Data listing:
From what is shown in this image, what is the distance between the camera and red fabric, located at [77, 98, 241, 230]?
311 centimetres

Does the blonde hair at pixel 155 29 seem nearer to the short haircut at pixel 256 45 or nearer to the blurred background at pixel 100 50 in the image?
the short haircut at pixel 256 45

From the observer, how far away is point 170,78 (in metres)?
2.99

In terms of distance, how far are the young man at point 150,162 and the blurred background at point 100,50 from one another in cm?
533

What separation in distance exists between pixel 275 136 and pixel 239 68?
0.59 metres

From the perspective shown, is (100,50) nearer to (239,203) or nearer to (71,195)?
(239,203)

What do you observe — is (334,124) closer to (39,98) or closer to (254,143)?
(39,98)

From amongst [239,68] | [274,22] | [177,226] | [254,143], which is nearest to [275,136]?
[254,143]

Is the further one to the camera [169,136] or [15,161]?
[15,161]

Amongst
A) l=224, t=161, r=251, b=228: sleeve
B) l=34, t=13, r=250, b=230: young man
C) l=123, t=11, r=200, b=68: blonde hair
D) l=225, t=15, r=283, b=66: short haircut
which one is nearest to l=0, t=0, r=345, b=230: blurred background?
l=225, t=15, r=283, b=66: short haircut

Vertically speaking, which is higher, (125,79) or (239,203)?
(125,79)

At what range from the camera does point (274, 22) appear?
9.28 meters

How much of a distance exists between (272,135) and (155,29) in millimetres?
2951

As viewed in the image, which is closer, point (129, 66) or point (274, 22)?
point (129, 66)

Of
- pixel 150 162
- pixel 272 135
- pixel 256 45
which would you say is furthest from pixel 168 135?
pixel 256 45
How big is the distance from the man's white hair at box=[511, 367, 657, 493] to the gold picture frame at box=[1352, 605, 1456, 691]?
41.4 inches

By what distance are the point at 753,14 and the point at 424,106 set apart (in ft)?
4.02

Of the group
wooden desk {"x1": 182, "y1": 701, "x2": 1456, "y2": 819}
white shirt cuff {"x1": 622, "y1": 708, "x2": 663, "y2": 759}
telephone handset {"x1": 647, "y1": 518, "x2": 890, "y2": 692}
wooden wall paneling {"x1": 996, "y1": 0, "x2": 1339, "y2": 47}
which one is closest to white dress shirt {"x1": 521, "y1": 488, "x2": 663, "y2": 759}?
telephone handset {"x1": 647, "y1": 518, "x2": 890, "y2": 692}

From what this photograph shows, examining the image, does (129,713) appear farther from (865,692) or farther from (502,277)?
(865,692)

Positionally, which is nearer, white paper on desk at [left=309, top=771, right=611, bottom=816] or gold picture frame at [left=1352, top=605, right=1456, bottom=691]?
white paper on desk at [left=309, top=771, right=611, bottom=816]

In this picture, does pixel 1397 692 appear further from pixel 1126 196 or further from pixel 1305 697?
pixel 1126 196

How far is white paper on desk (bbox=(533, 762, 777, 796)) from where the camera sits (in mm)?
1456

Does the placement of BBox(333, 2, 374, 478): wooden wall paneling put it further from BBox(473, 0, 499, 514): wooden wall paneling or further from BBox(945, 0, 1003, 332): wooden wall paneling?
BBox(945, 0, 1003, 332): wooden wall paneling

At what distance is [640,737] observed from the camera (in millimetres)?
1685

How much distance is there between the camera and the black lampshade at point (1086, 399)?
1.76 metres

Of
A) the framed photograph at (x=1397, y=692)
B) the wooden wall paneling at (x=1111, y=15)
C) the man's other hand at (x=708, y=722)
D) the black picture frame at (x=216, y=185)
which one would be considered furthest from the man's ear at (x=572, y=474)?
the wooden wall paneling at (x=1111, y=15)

> **Task to carry out**
Copy all of the data exactly.

> **Finished answer**
From what is shown in this image, what is the distance between the camera and red fabric, located at [77, 98, 241, 230]?
311 centimetres

Does the blonde hair at pixel 155 29 seem nearer to the short haircut at pixel 256 45 or nearer to the blurred background at pixel 100 50 in the image?
the short haircut at pixel 256 45

From the observer, how far away is point 170,78 (in metres)?
2.99

In terms of distance, how far are the young man at point 150,162 and the blurred background at point 100,50 from one another in cm?
533

What separation in distance exists between pixel 275 136 and pixel 239 68?
0.59 metres

From the perspective shown, is (100,50) nearer to (239,203) or nearer to (71,195)?
(239,203)

What do you observe — is (334,124) closer to (39,98) or closer to (254,143)?
(39,98)

From amongst [239,68] | [274,22] | [177,226] | [254,143], which is nearest to [275,136]?
[254,143]

Is the further one to the camera [169,136] or [15,161]?
[15,161]

Amongst
A) l=224, t=161, r=251, b=228: sleeve
B) l=34, t=13, r=250, b=230: young man
C) l=123, t=11, r=200, b=68: blonde hair
D) l=225, t=15, r=283, b=66: short haircut
which one is nearest to l=0, t=0, r=345, b=230: blurred background?
l=225, t=15, r=283, b=66: short haircut

Vertically speaking, which is higher, (125,79) or (239,203)?
(125,79)

At what range from the camera does point (274, 22) appear?
9.28 meters

How much of a distance exists between (272,135) and (155,29) in millimetres?
2951

As viewed in the image, which is closer, point (129, 66) or point (274, 22)?
point (129, 66)

Of
- pixel 150 162
- pixel 272 135
- pixel 256 45
which would you say is furthest from pixel 168 135?
pixel 256 45
How big is the distance from the man's white hair at box=[511, 367, 657, 493] to the gold picture frame at box=[1352, 605, 1456, 691]?
41.4 inches

By what distance are the point at 753,14 and the point at 424,106 set apart (in ft)?
4.02

Of the group
wooden desk {"x1": 182, "y1": 701, "x2": 1456, "y2": 819}
white shirt cuff {"x1": 622, "y1": 708, "x2": 663, "y2": 759}
telephone handset {"x1": 647, "y1": 518, "x2": 890, "y2": 692}
wooden wall paneling {"x1": 996, "y1": 0, "x2": 1339, "y2": 47}
which one is closest to white dress shirt {"x1": 521, "y1": 488, "x2": 663, "y2": 759}?
telephone handset {"x1": 647, "y1": 518, "x2": 890, "y2": 692}

From what this photograph shows, examining the image, does (129,713) appear farther from (865,692) or farther from (502,277)?
(865,692)

Positionally, which is nearer, white paper on desk at [left=309, top=771, right=611, bottom=816] or gold picture frame at [left=1352, top=605, right=1456, bottom=691]?
white paper on desk at [left=309, top=771, right=611, bottom=816]

In this picture, does pixel 1397 692 appear further from pixel 1126 196 or further from pixel 1305 697?
pixel 1126 196

How far is white paper on desk (bbox=(533, 762, 777, 796)) from where the camera sits (in mm)?
1456

Does the placement of BBox(333, 2, 374, 478): wooden wall paneling put it further from BBox(473, 0, 499, 514): wooden wall paneling or further from BBox(945, 0, 1003, 332): wooden wall paneling?
BBox(945, 0, 1003, 332): wooden wall paneling

At what distance is [640,737] observed from the camera (in millimetres)?
1685

How much distance is there between the camera and the black lampshade at point (1086, 399)?
1.76 metres

Of
A) the framed photograph at (x=1397, y=692)
B) the wooden wall paneling at (x=1111, y=15)
C) the man's other hand at (x=708, y=722)
D) the black picture frame at (x=216, y=185)
which one would be considered furthest from the man's ear at (x=572, y=474)?
the wooden wall paneling at (x=1111, y=15)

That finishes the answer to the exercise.